We know what’s ours to do, I think, when it’s something other than our own agency pulling us toward it. We know what’s ours to do, I believe, when we’re shocked that we’re doing it at all. We know what’s ours to do because it hovers above and around us in gentle, persistent presence. There might be resistance, drama on our part. We might ignore it or make ourselves sick willing it to go away. But it doesn’t.

I am conscious of two endeavors in my relatively brief, error-ridden life that have not gone away: writing and aikido. Ask me any time before 2011 if I saw myself as a martial artist and I would have snarfed red wine directly between your darling, delusional eyeballs. Ask me if I’m a writer and I would have until very, very recently given you my well crafted, overly prepared and rather arrogant line: “well yes, in a sense. Writing is my gift but it’s not my passion.”

I envied others’ pursuits, casting about for what I might do that was as beautiful and meaningful and powerful and exotic: why had I not devoted my life to being a landscape architect or an acupuncturist or a glass blower or a parent or a dancer?

All the while god chuckled, tears falling down its formless cheeks in knowing amusement.

Because in all my tortured searching, questioning, beseeching to be shown the path, it was right under my nose. When I finally looked down and saw I was walking the damn thing, I realized too that there had been no choice in the matter – it was never my call to make. It’s just what was. And as I’ve allowed these two strange yet inevitable bedfellows to turn toward each other, they’ve begun an almost effortless dance that has had rapid and surprising effect. In a way I am shocked. In another, it feels like nothing.

If an endeavor has swept you up in this way (fixing old cars, caring for your elderly parents, going on ten mile runs, channeling the dead, walking dogs, having coffee after coffee with burnt-out coworkers, taking improv classes, letting people stop you in the street and tell you about their lives … or, I don’t know, aikido) – even if you’ve only been up to it for a year or a month or a day – you might know what I mean.
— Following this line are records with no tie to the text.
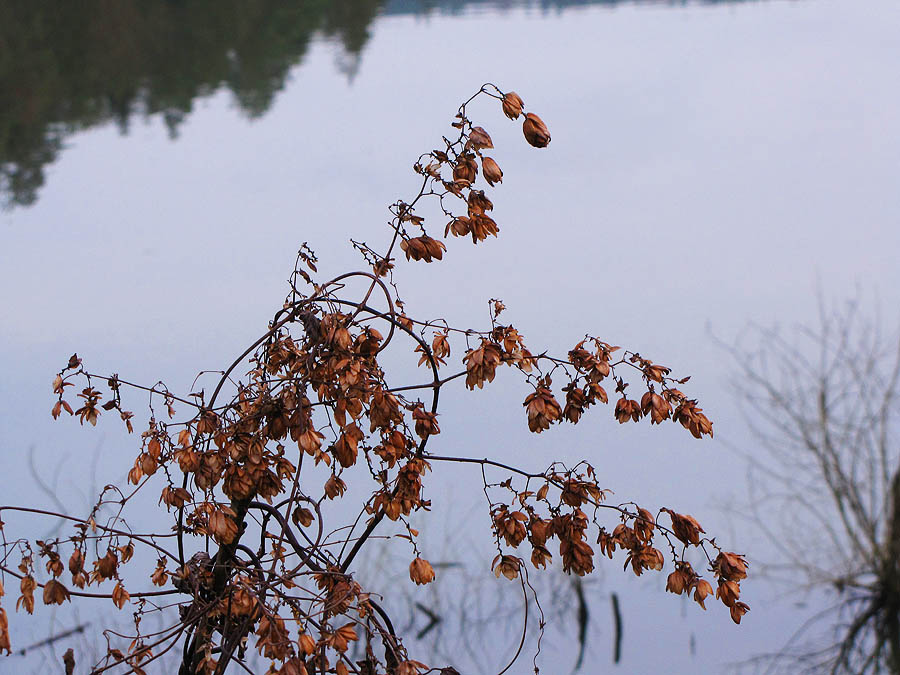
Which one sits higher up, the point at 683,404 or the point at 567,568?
the point at 683,404

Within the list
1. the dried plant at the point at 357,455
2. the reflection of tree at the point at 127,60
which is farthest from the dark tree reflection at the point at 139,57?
the dried plant at the point at 357,455

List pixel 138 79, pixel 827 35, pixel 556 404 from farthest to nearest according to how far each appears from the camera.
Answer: pixel 827 35 → pixel 138 79 → pixel 556 404

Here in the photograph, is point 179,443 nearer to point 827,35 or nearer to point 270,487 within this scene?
point 270,487

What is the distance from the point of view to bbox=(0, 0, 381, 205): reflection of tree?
448 inches

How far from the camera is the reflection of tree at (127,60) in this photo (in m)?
11.4

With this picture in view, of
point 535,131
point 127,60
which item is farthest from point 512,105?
point 127,60

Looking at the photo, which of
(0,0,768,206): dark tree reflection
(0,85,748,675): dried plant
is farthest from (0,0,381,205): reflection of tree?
(0,85,748,675): dried plant

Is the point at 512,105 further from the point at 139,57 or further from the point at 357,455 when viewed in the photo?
the point at 139,57

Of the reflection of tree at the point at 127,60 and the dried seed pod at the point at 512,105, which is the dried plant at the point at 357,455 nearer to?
the dried seed pod at the point at 512,105

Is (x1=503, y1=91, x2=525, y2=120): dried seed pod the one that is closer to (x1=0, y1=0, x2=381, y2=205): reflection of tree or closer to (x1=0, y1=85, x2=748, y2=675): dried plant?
(x1=0, y1=85, x2=748, y2=675): dried plant

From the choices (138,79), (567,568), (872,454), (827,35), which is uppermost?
(827,35)

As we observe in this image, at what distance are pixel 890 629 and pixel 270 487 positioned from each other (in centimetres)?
476

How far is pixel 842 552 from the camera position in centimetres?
559

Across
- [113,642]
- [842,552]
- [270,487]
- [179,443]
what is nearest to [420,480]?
[270,487]
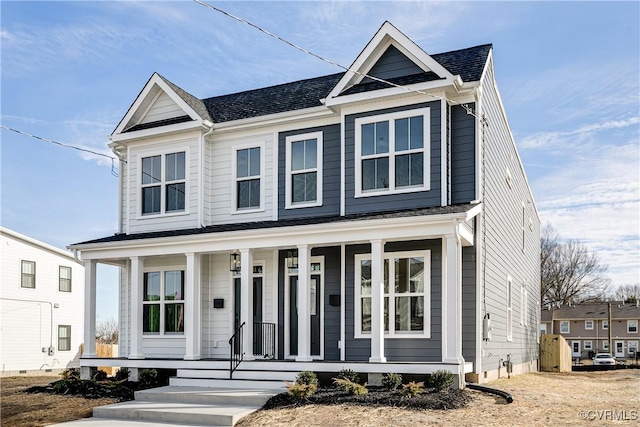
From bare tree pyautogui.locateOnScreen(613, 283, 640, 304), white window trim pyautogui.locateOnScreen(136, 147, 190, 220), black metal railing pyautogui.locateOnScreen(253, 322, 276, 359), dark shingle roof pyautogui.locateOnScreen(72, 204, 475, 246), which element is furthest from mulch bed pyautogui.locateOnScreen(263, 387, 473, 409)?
bare tree pyautogui.locateOnScreen(613, 283, 640, 304)

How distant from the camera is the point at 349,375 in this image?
1214 cm

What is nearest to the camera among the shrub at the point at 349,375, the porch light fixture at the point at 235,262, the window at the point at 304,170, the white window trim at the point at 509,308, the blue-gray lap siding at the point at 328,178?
the shrub at the point at 349,375

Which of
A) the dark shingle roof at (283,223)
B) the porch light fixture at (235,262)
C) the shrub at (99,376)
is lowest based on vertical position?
the shrub at (99,376)

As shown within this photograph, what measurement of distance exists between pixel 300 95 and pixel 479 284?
662 centimetres

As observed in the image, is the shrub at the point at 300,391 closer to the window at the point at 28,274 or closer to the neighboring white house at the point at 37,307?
the neighboring white house at the point at 37,307

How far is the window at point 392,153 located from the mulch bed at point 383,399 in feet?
14.7

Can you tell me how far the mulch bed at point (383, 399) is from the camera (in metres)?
10.2

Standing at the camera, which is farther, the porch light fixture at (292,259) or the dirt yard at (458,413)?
the porch light fixture at (292,259)

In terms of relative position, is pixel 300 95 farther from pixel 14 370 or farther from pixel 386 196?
pixel 14 370

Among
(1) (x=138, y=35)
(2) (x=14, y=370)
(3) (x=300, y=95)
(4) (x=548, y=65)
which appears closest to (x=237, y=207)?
(3) (x=300, y=95)

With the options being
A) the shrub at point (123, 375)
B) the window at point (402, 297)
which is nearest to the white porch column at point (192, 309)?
the shrub at point (123, 375)

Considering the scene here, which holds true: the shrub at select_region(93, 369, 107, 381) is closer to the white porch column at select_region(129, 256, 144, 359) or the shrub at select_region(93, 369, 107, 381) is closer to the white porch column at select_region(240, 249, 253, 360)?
the white porch column at select_region(129, 256, 144, 359)

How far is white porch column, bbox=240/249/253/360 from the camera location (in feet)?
46.1

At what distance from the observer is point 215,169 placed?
16.6 metres
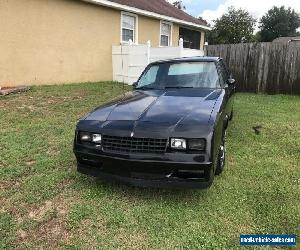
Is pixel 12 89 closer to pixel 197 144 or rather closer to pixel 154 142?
pixel 154 142

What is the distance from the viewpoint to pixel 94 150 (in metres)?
3.73

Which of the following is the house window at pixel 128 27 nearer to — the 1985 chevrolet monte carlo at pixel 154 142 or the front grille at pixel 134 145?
the 1985 chevrolet monte carlo at pixel 154 142

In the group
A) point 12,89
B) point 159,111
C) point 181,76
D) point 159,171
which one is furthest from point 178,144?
point 12,89

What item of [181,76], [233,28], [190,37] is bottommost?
[181,76]

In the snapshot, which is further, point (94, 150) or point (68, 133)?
point (68, 133)

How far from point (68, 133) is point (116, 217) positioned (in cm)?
316

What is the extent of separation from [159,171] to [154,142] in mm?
309

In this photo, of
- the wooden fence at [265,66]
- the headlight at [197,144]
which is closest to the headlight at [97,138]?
the headlight at [197,144]

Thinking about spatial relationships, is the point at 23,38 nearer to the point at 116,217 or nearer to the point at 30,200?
the point at 30,200

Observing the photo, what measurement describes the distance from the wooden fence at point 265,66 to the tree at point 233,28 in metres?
24.6

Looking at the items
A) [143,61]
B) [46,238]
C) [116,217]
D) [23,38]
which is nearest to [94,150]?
[116,217]

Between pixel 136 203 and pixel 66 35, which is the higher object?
pixel 66 35

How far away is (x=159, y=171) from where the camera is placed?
344cm

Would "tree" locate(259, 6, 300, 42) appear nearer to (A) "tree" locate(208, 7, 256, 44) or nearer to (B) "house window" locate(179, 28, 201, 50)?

If you’ve ever dug up a piece of garbage you wrote or painted a decade ago (right before you quit in despair and futility) and realized that, at the time, you were actually channeling the divine into a piece of fragile and fleeting beauty to live here on earth … perhaps you feel me.

Everyone else, keep looking. No doubt there’s something of this nature that’s whispering to you, waiting patiently to welcome you into its peculiar, irresistible lair.

What we find ourselves in the middle of—even if we’re busy ignoring it—might actually be the very thing that’s rippling out into the world in waves of goodness and truth. It might be as challenging as it is enjoyable. It might bring us to our knees in its name. Or it might feel like nothing special: it’s just who I am; it’s just what I do.

But it won’t release us from its embrace.

As with most things, reading this won’t connect anyone to their calling in a firework-burst of sudden comprehension. As with most things, we’ve got to find this out for ourselves in however much time it takes (and then forget and find out, forget and find out, again and again in the ever-widening spiral). As with most things, it will probably involve a struggle of some kind. But perhaps this can serve as a kind of a reminder-buoy for the times you find yourself lost, treading water.

The point, though, is this: if you’re fighting like hell to make your purpose known in the world (or to yourself), ease up for a moment. You likely don’t have to try so hard. Instead, ask to be guided there – to be shown what you need to see. With a soft, broad focus, let it come to you. Give yourself a break from the laser-focused search. It’s not your job anyway. It’s none of your business.